● Brano scelto

------------------------------------

Questo è l’incipit di El Ingenioso hidalgo don Chisciotte de la Mancha, titolo in lingua originale del popolare romanzo scritto da Miguel de Cervantes  che l’editore Francesco de Robles di Madrid pubblicò in due parti tra il 16 gennaio 1605 e il 1615.

Considerato una delle più grandi opere letterarie di sempre, il Don Chisciotte è generalmente indicato anche come il primo romanzo moderno della letteratura occidentale.

Tratto, come indica lo stesso autore, dal manoscritto arabo di uno sconosciuto scrittore, tale Cide Hamete Benengeli (che con molta probabilità altro non fu se non un alias narrativo, un escamotage già utilizzato in altre opere celebri quali I promessi sposi di Alessandro Manzoni oppure il più recente Il nome della rosa di Umberto Eco), il romanzo ruota attorno al personaggio di Alonso Quijano, un cinquantenne nobiluomo di campagna, che, preso dal suo amore sviscerato per la letteratura cavalleresca, si lancia in folli avventure smarrendo completamente il senso della realtà.

Dotatosi dell’armatura che indossavano i suoi avi, assume anche un  nome di battaglia, Don Chisciotte. Ne è cosi convinto al punto tale da volere coinvolgere in questa messinscena, persone e cose che fanno parte della sua vita. Così, il suo magrissimo cavallo diventa il destriero Ronzinante, e due umili contadini del luogo sono addirittura promossi di grado: l’una a sua nobile dama (con il nome di Dulcinea del Toboso), l’altro, Sancho Panza, niente meno che a suo fido scudiero. 

Ed è con quest’ultimo che farà coppia fissa vagando nei suoi tragicomici viaggi, in tutto l’est della Spagna.

Ultimato il romanzo nel 1604, Cervantes ne cedette i diritti all’editore-libraio Francisco de Robles di Madrid, il quale ne terminò la stampa a dicembre e lo pubblicò il 16 gennaio dell’anno successivo. 

Contro ogni previsione, i lettori ne furono entusiasti e le prime copie andarono esaurite in breve tempo, spingendo l’editore a ripresentarlo in nuove edizioni, anche al di fuori della Spagna. In Italia fu tradotto da un libraio di Milano nel 1610 e a questa seguirono decine e decine di altre traduzioni, che lo resero popolare in tutto il mondo. 

Il boom di vendite da un lato, e il pullulare di tentativi di plagio dall’altro, spinsero Cervantes a lavorare a una seconda parte della storia che vide la luce nel 1615. Distintosi per la modernità dello stile (in cui convivono più esperienze letterarie, dal romanzo cortese a quello picaresco, passando per la letteratura pastorale) e della struttura narrativa, in netto anticipo sui tempi, Don Chisciotte influenzò gran parte della letteratura successiva, conservando il suo fascino in ogni epoca.

Insieme con Sancho Panza, il nobiluomo della Mancha forma una delle più riuscite coppie della letteratura di sempre, inesauribile fonte d’ispirazione per gli scrittori di ieri e di oggi. Allo stesso modo resta intramontabile l’episodio della battaglia contro i mulini a vento (scambiati per dei giganti), metafora universale di una lotta impari contro nemici che ignorano di esserlo o che esistono soltanto nell’immaginario di chi li combatte.

------------------------------------

● Quesito
Elenca in ordine cronologico tutti gli anni citati nel brano sul Don Chisciotte. Accanto a ciascuno indica il fatto a cui il brano lo collega.

● Dati archiviati

------------------------------------

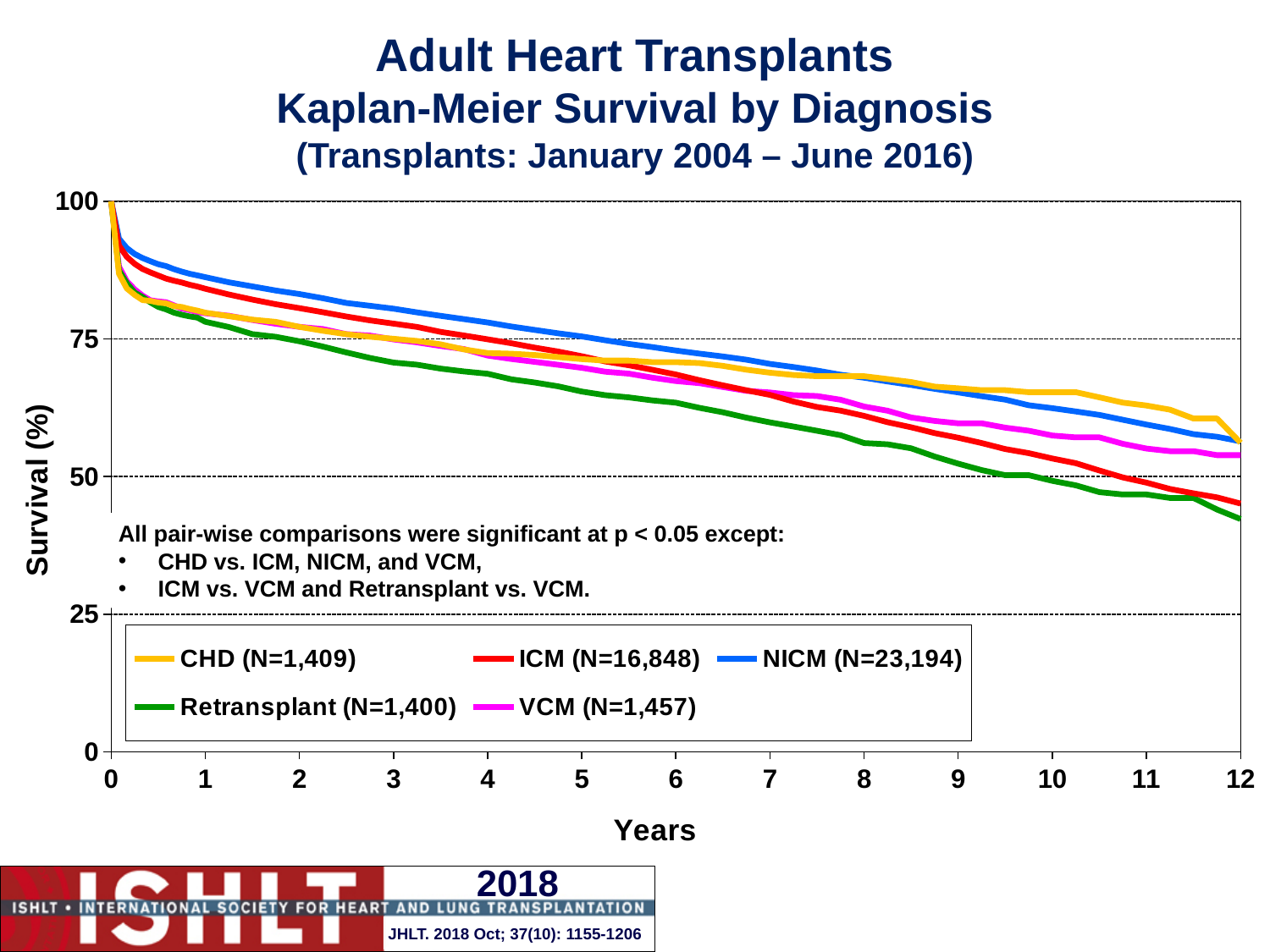
How many series does the legend list? 5 What kind of chart is shown on the slide? line chart At 12 years, which has higher survival, NICM or ICM? NICM Is the survival value for Retransplant at 3 years greater or less than 75? less Is the survival value for ICM at 12 years greater or less than 50? less Is the survival value for Retransplant at 12 years greater or less than 50? less What is the N shown in the legend for ICM? N=16,848 Do the survival curves rise or fall as years increase? fall Which diagnosis group has the highest survival at 1 year? NICM Which diagnosis group has the lowest survival at 6 years? Retransplant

------------------------------------

● Risposta
- 1604: Cervantes ultima il romanzo.
- 1605: il 16 gennaio l'editore madrileno pubblica la prima parte del romanzo.
- 1610: un libraio di Milano traduce il romanzo in Italia.
- 1615: esce la seconda parte della storia.